The approach started to emerge after an earlier market crash. In the dot-com bubble of the late 1990s and early 2000s, tech stocks raced ahead of the wider market before collapsing spectacularly, badly burning many investors including those that were passively tracking well diversified benchmarks.
That lesson ultimately led to the first factor indexes getting serious attention from institutional investors. These were typically “value”-focused indexes using fundamental factors to influence the weight of securities in the index based on objective and consistent rules that are not influenced by market over-exuberance. This had the effect of reducing returns on the way up, but providing considerable downside protection when markets fell.
Over the 15 years or so since smart beta products first saw widespread market acceptance, their popularity has exploded. Assets in factor funds rose from $565bn to $1.2tn in the last five years, according to Morningstar data. Our annual survey of the market last year found that, for the first time, more than half (58%) of asset owners reported allocating assets to smart beta strategies, and more than three quarters (77%) of European asset owners expressed interest in applying ESG considerations to smart beta was up from 55% in 2018.
More recently, another investment approach has also exploded in popularity: the integration of climate risk, and other environmental, social and governance (ESG) factors. Investors increasingly accept that incorporating data on an issuer’s ESG performance into investment analysis can help to reduce risk and improve returns.
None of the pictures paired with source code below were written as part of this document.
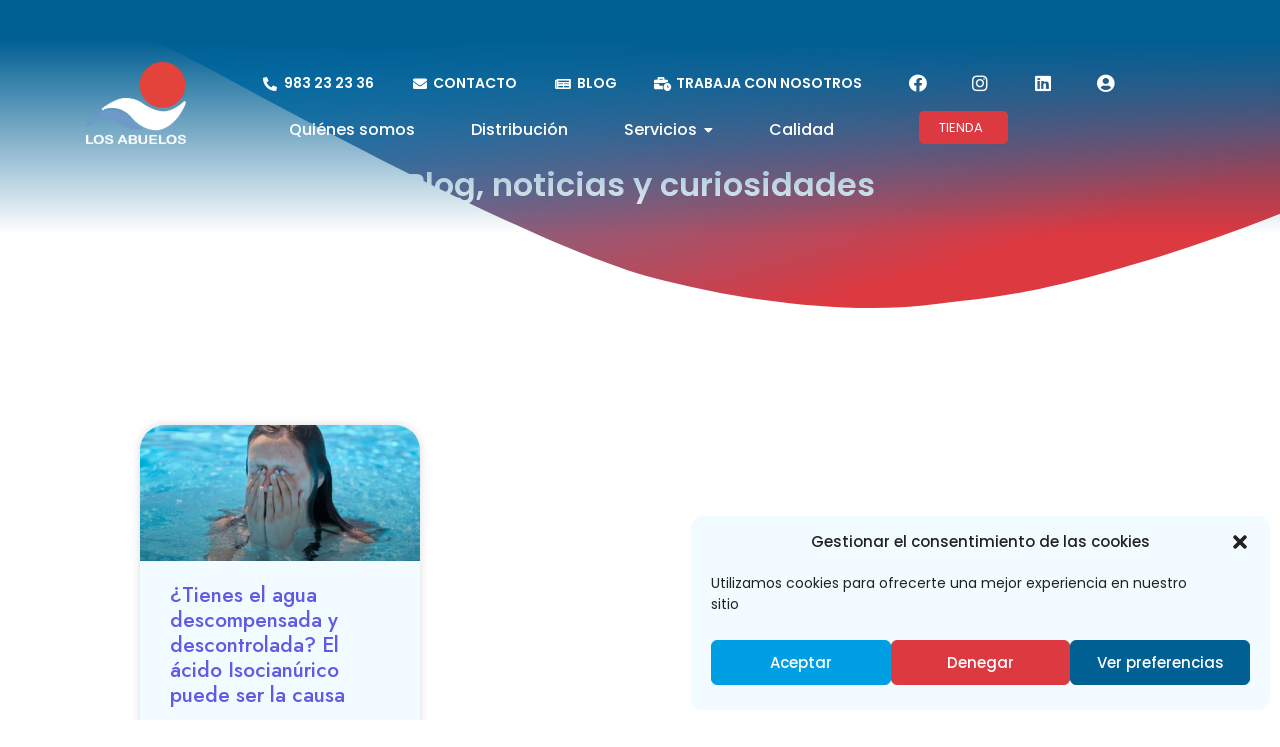

--- FILE ---
content_type: text/css
request_url: https://losabuelos.es/wp-content/uploads/elementor/css/post-6295.css?ver=1708937336
body_size: 738
content:
.elementor-6295 .elementor-element.elementor-element-de4ace2 > .elementor-container{min-height:350px;}.elementor-6295 .elementor-element.elementor-element-de4ace2 > .elementor-background-overlay{background-color:transparent;background-image:linear-gradient(164deg, var( --e-global-color-primary ) 15%, var( --e-global-color-accent ) 77%);opacity:1;}.elementor-6295 .elementor-element.elementor-element-de4ace2 > .elementor-shape-bottom svg{width:calc(300% + 1.3px);height:500px;}.elementor-6295 .elementor-element.elementor-element-de4ace2{margin-top:-50px;margin-bottom:-50px;}.elementor-6295 .elementor-element.elementor-element-9a0c196{text-align:center;}.elementor-6295 .elementor-element.elementor-element-9a0c196 .elementor-heading-title{color:#FFFFFF;font-family:var( --e-global-typography-primary-font-family ), Sans-serif;font-weight:var( --e-global-typography-primary-font-weight );}.elementor-6295 .elementor-element.elementor-element-9a0c196 > .elementor-widget-container{padding:50px 0px 0px 0px;}.elementor-6295 .elementor-element.elementor-element-c0363f8{padding:50px 50px 50px 50px;}.elementor-6295 .elementor-element.elementor-element-272ceef .elementor-post__meta-data span + span:before{content:"•";}.elementor-6295 .elementor-element.elementor-element-272ceef{--grid-column-gap:80px;--grid-row-gap:80px;}.elementor-6295 .elementor-element.elementor-element-272ceef .elementor-post__card{background-color:var( --e-global-color-6ed5a50 );border-radius:25px;}.elementor-6295 .elementor-element.elementor-element-272ceef .elementor-post__card .elementor-post__meta-data{border-top-color:var( --e-global-color-secondary );}.elementor-6295 .elementor-element.elementor-element-272ceef .elementor-post__text{margin-top:2px;}.elementor-6295 .elementor-element.elementor-element-272ceef .elementor-post__title, .elementor-6295 .elementor-element.elementor-element-272ceef .elementor-post__title a{font-family:var( --e-global-typography-accent-font-family ), Sans-serif;font-weight:var( --e-global-typography-accent-font-weight );}.elementor-6295 .elementor-element.elementor-element-272ceef .elementor-post__title{margin-bottom:12px;}.elementor-6295 .elementor-element.elementor-element-272ceef .elementor-post__meta-data{color:var( --e-global-color-85fa20f );}.elementor-6295 .elementor-element.elementor-element-272ceef .elementor-post__excerpt p{color:var( --e-global-color-85fa20f );}.elementor-6295 .elementor-element.elementor-element-272ceef .elementor-post__excerpt{margin-bottom:7px;}.elementor-6295 .elementor-element.elementor-element-272ceef .elementor-post__read-more{color:var( --e-global-color-accent );}.elementor-6295 .elementor-element.elementor-element-272ceef a.elementor-post__read-more{font-family:"Poppins", Sans-serif;font-size:16px;font-weight:600;}.elementor-6295 .elementor-element.elementor-element-272ceef .elementor-pagination{text-align:center;font-family:"Jost", Sans-serif;font-size:20px;font-weight:600;margin-top:21px;}.elementor-6295 .elementor-element.elementor-element-272ceef .elementor-pagination .page-numbers:not(.dots){color:var( --e-global-color-primary );}.elementor-6295 .elementor-element.elementor-element-272ceef .elementor-pagination a.page-numbers:hover{color:var( --e-global-color-accent );}.elementor-6295 .elementor-element.elementor-element-272ceef .elementor-pagination .page-numbers.current{color:var( --e-global-color-85fa20f );}body:not(.rtl) .elementor-6295 .elementor-element.elementor-element-272ceef .elementor-pagination .page-numbers:not(:first-child){margin-left:calc( 21px/2 );}body:not(.rtl) .elementor-6295 .elementor-element.elementor-element-272ceef .elementor-pagination .page-numbers:not(:last-child){margin-right:calc( 21px/2 );}body.rtl .elementor-6295 .elementor-element.elementor-element-272ceef .elementor-pagination .page-numbers:not(:first-child){margin-right:calc( 21px/2 );}body.rtl .elementor-6295 .elementor-element.elementor-element-272ceef .elementor-pagination .page-numbers:not(:last-child){margin-left:calc( 21px/2 );}.elementor-6295 .elementor-element.elementor-element-272ceef > .elementor-widget-container{padding:80px 80px 0px 80px;}@media(max-width:1024px){.elementor-6295 .elementor-element.elementor-element-de4ace2 > .elementor-shape-bottom svg{width:calc(268% + 1.3px);height:178px;}.elementor-6295 .elementor-element.elementor-element-c0363f8{padding:30px 30px 30px 30px;}.elementor-6295 .elementor-element.elementor-element-272ceef > .elementor-widget-container{padding:0px 0px 0px 0px;}}@media(max-width:767px){.elementor-6295 .elementor-element.elementor-element-de4ace2 > .elementor-container{min-height:300px;}.elementor-6295 .elementor-element.elementor-element-de4ace2 > .elementor-shape-bottom svg{width:calc(300% + 1.3px);height:101px;}.elementor-6295 .elementor-element.elementor-element-c0363f8{margin-top:50px;margin-bottom:50px;}}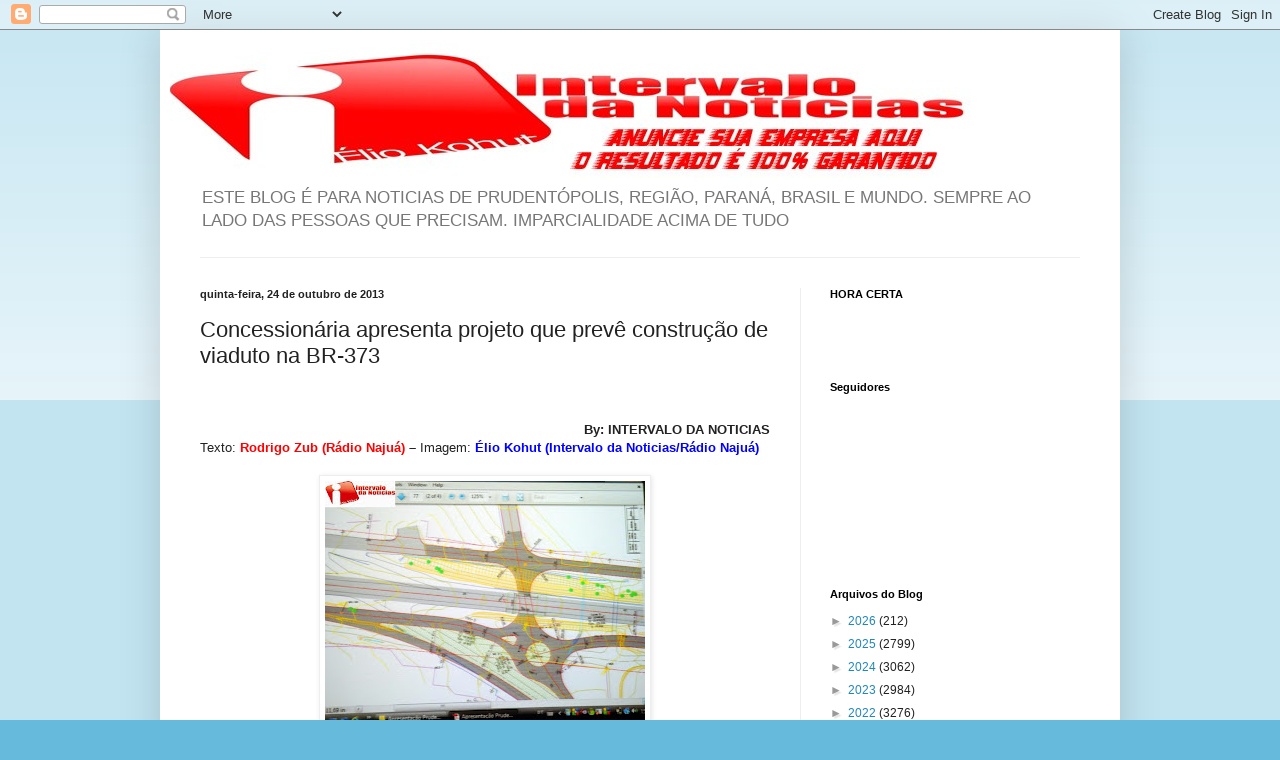

--- FILE ---
content_type: text/html; charset=UTF-8
request_url: https://www.blogger.com/video.g?token=AD6v5dw2BAXOX0eRyw74XGhQDofcu4XVM4x6_B4N4tVTKGgJohIoQLNxOuVN0lc4RGnYWWwp9LNf7qPVvS9Ku9yHgb2qoj3rVqfGgH4F7LTc7WPIQVjGnAjVrcS4wNGSHHsMau3ZrwHQ
body_size: 409
content:
<!DOCTYPE HTML PUBLIC "-//W3C//DTD HTML 4.01//EN" "http://www.w3.org/TR/html4/strict.dtd"><html dir="ltr"><head><style type="text/css">
        body,
        .main,
        #videocontainer,
        .thumbnail-holder,
        .play-button {
          background: black;
          height: 100vh;
          margin: 0;
          overflow: hidden;
          position: absolute;
          width: 100%;
        }

        #videocontainer.type-BLOGGER_UPLOADED .thumbnail-holder {
          background-size: contain;
        }

        .thumbnail-holder {
          background-repeat: no-repeat;
          background-position: center;
          z-index: 10;
        }

        .play-button {
          background: url('https://www.gstatic.com/images/icons/material/system/1x/play_arrow_white_48dp.png') rgba(0,0,0,0.1) no-repeat center;
          cursor: pointer;
          display: block;
          z-index: 20;
        }
      </style>
<script type="text/javascript">
        var VIDEO_CONFIG = {"thumbnail":"https://i9.ytimg.com/vi_blogger/t7DnfnVZfEI/1.jpg?sqp=CK3s58sGGPDEAfqGspsBBgjAAhC0AQ&rs=AMzJL3ljmn-mSU9yX0B1j2MvMLnZxHFa5Q","iframe_id":"BLOGGER-video-b7b0e77e75597c42-13765","allow_resize":false,"streams":[{"play_url":"https://rr5---sn-q4fzened.googlevideo.com/videoplayback?expire=1769629357&ei=LfZ5acPbNo3t_tcP3L2-4AE&ip=18.191.166.219&id=b7b0e77e75597c42&itag=18&source=blogger&xpc=Egho7Zf3LnoBAQ%3D%3D&cps=287&met=1769600557,&mh=Oh&mm=31&mn=sn-q4fzened&ms=au&mv=u&mvi=5&pl=23&rms=au,au&susc=bl&eaua=J4u3jgVranU&mime=video/mp4&vprv=1&rqh=1&dur=250.218&lmt=1382645528194079&mt=1769599133&sparams=expire,ei,ip,id,itag,source,xpc,susc,eaua,mime,vprv,rqh,dur,lmt&sig=AJEij0EwRQIgWjhvMCaJW1p2NOHkIy_ww6wDOOPI5LpZZyo276SVBmwCIQDaKVAHb9rmd2ysYzkujdwuGrrvC_PuZtdyO7aou6W-EQ%3D%3D&lsparams=cps,met,mh,mm,mn,ms,mv,mvi,pl,rms&lsig=APaTxxMwRAIgFIQvqoYcJWaxVAO0bUQ6H5WljJhT755X_jq74z0H-JUCIEO7oDyKJRtW4tGvErBOO5I0cupoMsNoE-whdAGHG1jy","format_id":18}]}
      </script></head>
<body><div class="main"><div id="videocontainer" class="type-BLOGGER_UPLOADED"><div class="thumbnail-holder"></div>
<div class="play-button"></div></div></div>
<script type="text/javascript" src="https://www.blogger.com/static/v1/jsbin/3245339219-video_compiled.js"></script>
</body></html>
These two trends have come together. We are finding that over the last couple of years a growing number of institutional investors have taken the opportunity to integrate certain sustainability parameters—usually climate related but sometimes other ESG measures, too—when they have awarded new smart beta mandates. Over the last couple of years this has become a majority, the new normal, for new asset owner smart beta mandates.
This trend will benefit from the apparent relative outperformance of sustainability indexes during the recent COVID-19 sell-off.
Many sustainable smart beta strategies employed to date have focused on climate change. Certainly, the impacts of global warming and of the policies needed to reduce greenhouse gas emissions will be a major driver of performance for a growing number of companies. But we expect investors to also seek to increasingly reflect other factors in new smart beta mandates, including Sustainable Development Goals strategies.
The COVID-19 pandemic will inform the issues that investors choose to focus on. Social considerations have, in the past, garnered less attention than environmental and governance concerns, but that could change.
Resilience will be a growing concern. To date, it has mostly been considered in regard to the low-carbon transition and exposure to physical climate hazards such as flood and drought; issuers’ resilience to a wider range of disruptions will be a priority.
The contours of the post-COVID global economy have yet to come into sharp focus. But what is clear is that investors are taking a hard look at how they expect to generate returns in the new normal; smart sustainability strategies are likely to be an increasingly popular method of their doing so.
This article, which was published on May 13, first appeared on the FTSE Russell blog.